Transient Simulation of Cooling-Lubricant Flow for Deep-Hole Drilling-Processes

Schnabel, D.1, a; Özkaya, E.2, b; Biermann, D.2, c; Eberhard, P.1, d

Institut für Technische und Numerische Mechanik, Universität Stuttgart, Pfaffenwaldring 9, 70569 Stuttgart
Institut für Spanende Fertigung, Technische Universität Dortmund, Baroper Str. 303, 44227 Dortmund

a); b); c); d)


Today, the process of single-lip deep-hole drilling becomes more and more important for many industrial applications, e.g. in aerospace engineering, automotive industry or for medical products. The cooling lubricant is not only most important for the quality of the resulting bore, but also for the evacuation of chips and for increasing the tool life. For that reason, a coupled particle approach for the simulation of cooling lubricant in the context of deep-hole drilling was developed. The cooling lubricant in the presented simulations is described by the Smoothed Particle Hydrodynamics method and the drill chips are described by Discrete Element multispheres.

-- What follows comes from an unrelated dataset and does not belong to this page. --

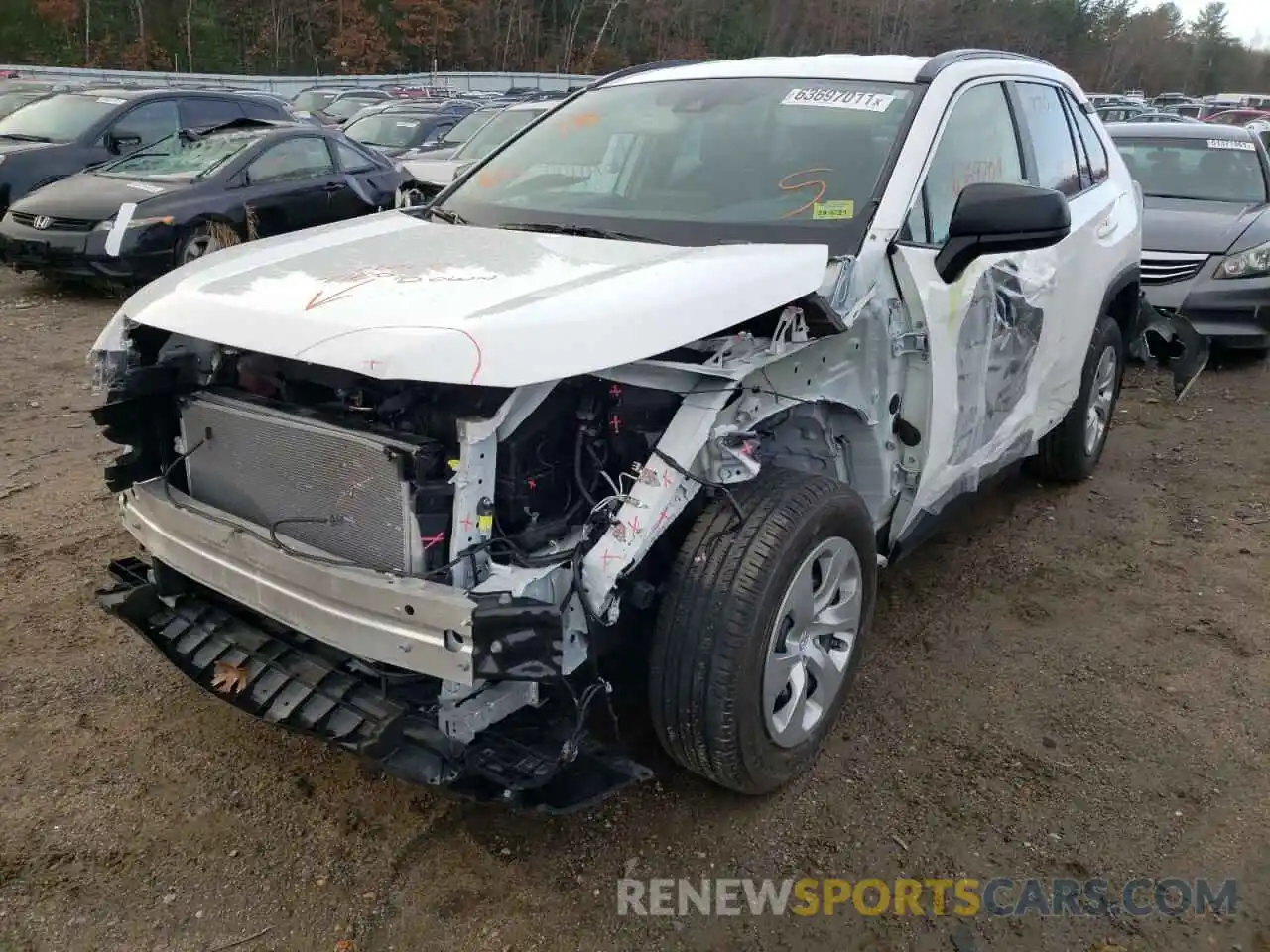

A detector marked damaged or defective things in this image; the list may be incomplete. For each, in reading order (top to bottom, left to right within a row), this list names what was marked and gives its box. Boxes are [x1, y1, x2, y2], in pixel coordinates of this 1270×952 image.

From the performed simulations, one can see that the coupled particle methods together with meshbased Computational Fluid Dynamics simulations are suitable for the description of the flow field and the chip evacuation. Furthermore, the simulations of the cooling lubricant for a single-lip drill show a velocity sink behind the cutting edge at the tip of the drilling tool. This result indicates great potential for the optimization of the tool geometry, presumably leading to an increased tool life as well as an improved cooling behaviour. Considering inlet pressures above 20 bar, and a drill diameter of 2 mm, the presented systems are challenging, with particle velocities above 100 m/s. However, the results of the performed simulations show a great potential for the application of coupled particle methods and meshbased Computational Fluid Dynamics for the investigation of the coolant flow. It can be seen that the Smoothed Particle Hydrodynamics method is an interesting alternative compared to meshbased methods, due to its property to describe the transient evolution of the cooling lubricant without any special treatment of free surfaces and interfaces that experience great topological changes. Especially for simulations which do not assume the evacuation channel to be entirely filled with cooling lubricant, the meshless nature of particle methods is beneficial.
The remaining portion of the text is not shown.